The disease wasn’t called Alzheimer’s back then. It was called hardening of the arteries or dementia.
We had been married for nearly forty years. I could see it all slipping away.
My wife Sybil had been forgetting things for a long time until she finally retreated inside a shell of silence. We still had occasional moments of intimacy. I would sit beside her, hold her in my arms, and stroke the hair that had turned from gold into silver. I would remind her of the things I loved about her and the memories that we shared.
Helping her to dress, eat, and wash became my life. She had given so much of her life to me, what could I do but share mine? It was stressful at times, but she was my love.
A light snow had fallen overnight creating a winter whitened world where ice and lace graced the bare trees that surrounded the cabin. I dressed her warmly. Taking her hand, we walked under the crystal and powder canopies. I was lost in the beauty of the moment while my wife was just lost. As we explored, I noticed a stand of pines behind the cabin.
It had been years since I’d decorated for Christmas and even longer since we’d brought a live pine into our house. I felt that it was time to do it again; after all, this might be our last holiday together.
We walked back to the cabin. I unlocked the shed, took a hatchet out of my toolbox, and led Sybil back to the pine grove. She stood nearby watching as I cut the tree. The snow sifted onto me with each swing of the blade. The evergreen groaned and fell. I tucked the hatchet behind my belt, grasped a branch of the tree with one hand and Sybil’s hand with the other. Towing the tree behind me, our progress back to the house was slow. I stopped to catch my breath several times.

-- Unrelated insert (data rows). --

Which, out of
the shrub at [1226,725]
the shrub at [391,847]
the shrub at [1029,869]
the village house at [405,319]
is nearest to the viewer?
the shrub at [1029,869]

I helped Sybil climb the steps onto the porch. Pulling the tree onto the veranda, I leaned it by the side of the door. I made a hasty trip to the shed to fetch the box of ornaments and tree stand. Inside, I helped Sybil undress and sat her in her favorite chair. Trading the hatchet for a saw, I cut the pine’s trunk to fit the stand.
The tree was soon covered with lights and ornaments. It looked so bright and festive. Sybil watched as I worked, but what registered in her brain I was unsure. I went into the kitchen to make some cocoa for us. I heard Sybil moving in the living room. I had to check to see what she was doing and be sure that she was safe. She was standing and staring at the tree.
She lifted a tentative finger to touch an ornament. I held my breath. It was the first ornament that we had bought after our wedding. It seemed as if a light went on behind her normally flat eyes.
She touched the bright, shiny orb and looked around. A vaguely familiar voice spoke. It was rusty from many years of disuse, “Where’s Carl? I love him so.” The voice suddenly stopped. The light in her eyes went out, but an angel had spoken.